Supplements help enhance your training, but are no substitute for a good diet. Supplements will not do anything if you do not train properly or eat burgers and fries all day. Some popular supplements for mass gain include:

  • Creatine
    This works wonders for some people, but does nothing for others. Creatine works by giving you a boost in your workouts and has been known for people to put on 10 lbs of muscle in the first two weeks! When I tried it, I did not gain 10 lbs of muscle suddenly - but my gains increased greatly. It retains your water, so when you take it remember to be hydrated at all times.

  • Glutamine
    L-Glutamine is an amino acid. Your body provides glutamine but to help repair the intestines it needs around 20 grams a day. It is also a very good supplement for building muscle. Some say more important and effective than even creatine!

  • Meal Replacement Powders
    These are very important, as for most teenagers in school cannot fit in 5-6 meals a day, so a quick meal replacement powder on the trot is very helpful between classes.

  • Protein Powders
    You know how much the body needs protein, so do yourself a favor and buy a respectable brand!

  • Multi-Vitamins
    These are very important, as athletes and bodybuilders use up a lot of vitamins which you lose when you sweat. Multivitamins help replace these lost vitamins.
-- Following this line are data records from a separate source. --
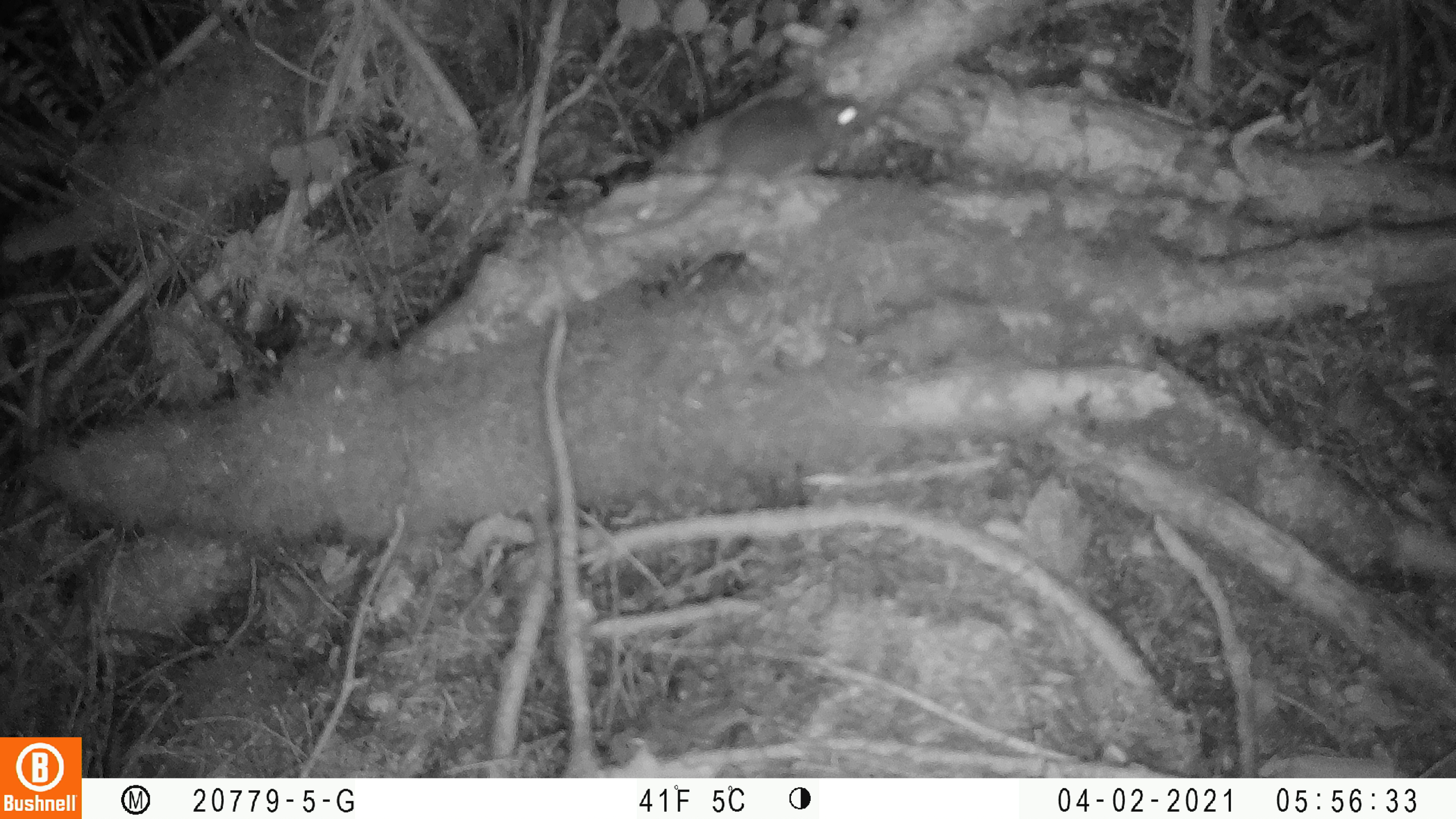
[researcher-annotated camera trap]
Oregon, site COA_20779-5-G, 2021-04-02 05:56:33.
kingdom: Animalia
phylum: Chordata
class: Mammalia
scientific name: Mammalia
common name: small mammal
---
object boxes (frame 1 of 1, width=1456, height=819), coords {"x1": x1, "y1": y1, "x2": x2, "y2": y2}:
small mammal: {"x1": 557, "y1": 53, "x2": 910, "y2": 272}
If you are starting out, don't waste your money on supplements as for the first four months you will make good gains without them - but when you reach a plateau, they can be very useful in putting on mass.

What's A Plateau?
A level of attainment or achievement in weight loss or bodybuilding where one gets "stuck in a rut", barring further progress or noticable results. As obvious as it may seem, if you continue to do the same thing, you will continue to get the same results. Click here for tips on breaking through plateaus.

Training Logs

I, personally, do not do it, but several people in my gym keep a training log that they use to keep track of the weights and reps they do during each training session. This is a good idea so you can keep track of your progress, and also to identify and keep an eye on certain body parts that are lagging.


Well, there you have it! Remember: without the proper nutrition, training, sleep and supplements that I have explained, you will never get the ultimate physique that you are looking for.